As for the bench, the Lakers best options might be to re-sign several of their own free agents from last season who were the heart of the team’s inspired finish to the year, including point guard Alex Caruso, a career 39.8% three-point shooter, shooting guard Reggie Bullock, a career 39.2% three-point shooter, small forward Jemerrio Jones, an energetic rebounder and defender, and power forward Mike Muscala, a career 36.5% three-point shooter.
The Lakers could also consider buying a second round pick to draft a young center like UCF’s Tacko Fall, who could provide valuable minutes as a backup rim protector, or young guard like Wofford’s Fletcher Magee, who could be a dead-eye situational three-point shooter. Finally, the Lakers should be a top landing spot for veterans who’ve had their contracts bought out after being traded and would be willing to sign for the veteran minimum to chase a ring.

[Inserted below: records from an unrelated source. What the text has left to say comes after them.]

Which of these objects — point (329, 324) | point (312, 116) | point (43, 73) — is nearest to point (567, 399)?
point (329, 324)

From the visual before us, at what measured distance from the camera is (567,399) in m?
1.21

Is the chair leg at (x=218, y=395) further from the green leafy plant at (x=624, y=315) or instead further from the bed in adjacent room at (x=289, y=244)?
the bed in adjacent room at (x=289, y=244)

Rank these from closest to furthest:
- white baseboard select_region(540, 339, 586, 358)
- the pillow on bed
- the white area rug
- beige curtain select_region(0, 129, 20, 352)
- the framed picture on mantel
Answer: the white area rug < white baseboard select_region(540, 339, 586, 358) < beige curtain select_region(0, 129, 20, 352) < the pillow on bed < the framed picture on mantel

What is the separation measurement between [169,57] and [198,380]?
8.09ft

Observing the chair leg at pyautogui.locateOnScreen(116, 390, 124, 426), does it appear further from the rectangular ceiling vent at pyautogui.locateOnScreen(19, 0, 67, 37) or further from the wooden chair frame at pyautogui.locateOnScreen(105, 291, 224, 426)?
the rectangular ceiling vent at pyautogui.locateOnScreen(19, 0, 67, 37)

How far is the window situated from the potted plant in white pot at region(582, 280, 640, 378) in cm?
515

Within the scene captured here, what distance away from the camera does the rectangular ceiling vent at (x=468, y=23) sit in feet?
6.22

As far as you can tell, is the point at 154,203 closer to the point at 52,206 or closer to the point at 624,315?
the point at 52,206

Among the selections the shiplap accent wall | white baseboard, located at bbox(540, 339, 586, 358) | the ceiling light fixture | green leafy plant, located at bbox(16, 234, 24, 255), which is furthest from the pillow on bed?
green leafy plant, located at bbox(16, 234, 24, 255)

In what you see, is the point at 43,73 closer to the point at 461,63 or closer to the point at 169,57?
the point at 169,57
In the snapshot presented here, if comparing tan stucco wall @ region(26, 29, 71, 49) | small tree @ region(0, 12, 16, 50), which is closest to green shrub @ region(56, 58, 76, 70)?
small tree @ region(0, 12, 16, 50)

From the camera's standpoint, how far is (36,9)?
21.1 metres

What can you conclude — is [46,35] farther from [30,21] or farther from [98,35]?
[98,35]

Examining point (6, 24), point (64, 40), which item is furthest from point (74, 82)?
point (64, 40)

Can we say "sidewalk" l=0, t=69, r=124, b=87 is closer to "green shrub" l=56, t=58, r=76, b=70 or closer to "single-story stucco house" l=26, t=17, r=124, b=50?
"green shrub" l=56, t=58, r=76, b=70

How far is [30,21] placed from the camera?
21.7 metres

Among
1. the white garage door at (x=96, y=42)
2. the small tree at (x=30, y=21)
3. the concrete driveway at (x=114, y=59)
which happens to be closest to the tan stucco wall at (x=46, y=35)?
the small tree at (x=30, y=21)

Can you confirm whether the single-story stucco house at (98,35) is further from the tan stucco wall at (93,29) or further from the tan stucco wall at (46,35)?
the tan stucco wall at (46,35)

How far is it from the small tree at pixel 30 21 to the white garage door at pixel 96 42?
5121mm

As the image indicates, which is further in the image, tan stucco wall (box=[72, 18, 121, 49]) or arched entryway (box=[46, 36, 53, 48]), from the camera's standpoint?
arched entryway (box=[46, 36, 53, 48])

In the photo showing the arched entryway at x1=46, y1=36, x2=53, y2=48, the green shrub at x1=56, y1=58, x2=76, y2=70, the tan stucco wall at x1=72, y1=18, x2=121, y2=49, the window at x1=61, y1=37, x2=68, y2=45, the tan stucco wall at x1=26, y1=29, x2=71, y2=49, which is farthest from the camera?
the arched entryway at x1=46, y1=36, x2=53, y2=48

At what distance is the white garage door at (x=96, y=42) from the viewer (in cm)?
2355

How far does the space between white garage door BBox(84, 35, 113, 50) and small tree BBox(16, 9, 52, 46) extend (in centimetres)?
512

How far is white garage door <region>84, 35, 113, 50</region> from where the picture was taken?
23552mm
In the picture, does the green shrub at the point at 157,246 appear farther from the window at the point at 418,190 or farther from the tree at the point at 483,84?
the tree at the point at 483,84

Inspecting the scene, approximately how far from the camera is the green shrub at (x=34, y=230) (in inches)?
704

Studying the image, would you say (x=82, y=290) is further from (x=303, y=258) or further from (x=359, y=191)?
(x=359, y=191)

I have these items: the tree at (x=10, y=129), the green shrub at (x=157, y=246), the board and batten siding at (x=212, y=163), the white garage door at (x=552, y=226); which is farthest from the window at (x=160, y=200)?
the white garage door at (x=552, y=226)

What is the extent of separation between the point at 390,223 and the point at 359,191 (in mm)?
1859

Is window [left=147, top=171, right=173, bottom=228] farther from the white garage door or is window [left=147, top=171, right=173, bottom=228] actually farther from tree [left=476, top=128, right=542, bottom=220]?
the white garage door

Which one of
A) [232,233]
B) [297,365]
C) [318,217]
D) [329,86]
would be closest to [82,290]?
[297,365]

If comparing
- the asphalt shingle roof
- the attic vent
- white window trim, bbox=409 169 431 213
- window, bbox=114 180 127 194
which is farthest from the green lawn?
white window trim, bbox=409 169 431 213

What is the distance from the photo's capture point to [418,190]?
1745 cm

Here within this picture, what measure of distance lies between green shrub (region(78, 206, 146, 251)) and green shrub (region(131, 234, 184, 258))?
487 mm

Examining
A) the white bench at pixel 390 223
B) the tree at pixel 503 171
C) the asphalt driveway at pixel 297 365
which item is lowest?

Bottom line, the Lakers should have no problem finding quality players to support and supplement a Big Three of LeBron James, Anthony Davis, and Kyrie Irving using their room exception and veteran minimum exceptions.
Option 2. Sign Multiple Role Players.
Frankly, signing multiple role players in free agency is probably the Lakers’ backup plan should they succeed in trading for Anthony Davis as the second superstar to pair with LeBron James. It’s the path they would take only if, after trading for Anthony Davis, they were unable to retain the cap space to sign a max contract superstar in free agency or unable to convince a third superstar to sign with them to create a Big Three with James and Davis.
Having said that, you could argue that the Lakers might be better off using their cap space to build a more diverse and deeper roster. Superstar Big Threes usually require one of the three superstars to make big sacrifices in their game. The question is whether there are enough touches to go around with three ball dominant superstars like James, Davis, and Irving, although Ball and McGee, who don’t need the ball, could be excellent complements.
It’s the starting center position and the bench where signing multiple elite role players could have the greatest benefit. With $32 million in cap space, the Lakers could sign a top stretch five center like Brook Lopez or Dewayne Dedmon, who could open up space for LeBron and AD to attack the rim. With McGee at center, opposing centers would be able to sag off and clog up the paint, something they couldn’t do with Lopez or Dedmon on the perimeter.
While the Lakers’ free agents from last year finished the season as winners, there’s a reason why all of them have never carved out a career with a team. Being able to upgrade the starters and bench with exceptional shooters like Danny Green, Terrence Ross, J.J. Redick, or Malcolm Brogdon or dominating power forwards like Marcus Morris, Nikola Mirotic, Al-Farouq Aminu, or Julius Randle could make a huge difference, especially during the playoffs.
One of the trends we’ve watched in the NBA over the last few seasons is the growing value of depth and diversity. Strength in numbers is more than just a slogan in a league where injuries are more and more becoming a big factor. There’s something to say about having starter quality backups, especially at key positions like point guard and center. Whether the Lakers would be better off with a third superstar or multiple elite role players is a valid question.
Bottom line, even though spending their cap space on multiple role players may be Plan B, the Lakers might be able to build a more diverse, deeper, and more successful team than they could build around a superstar Big Three.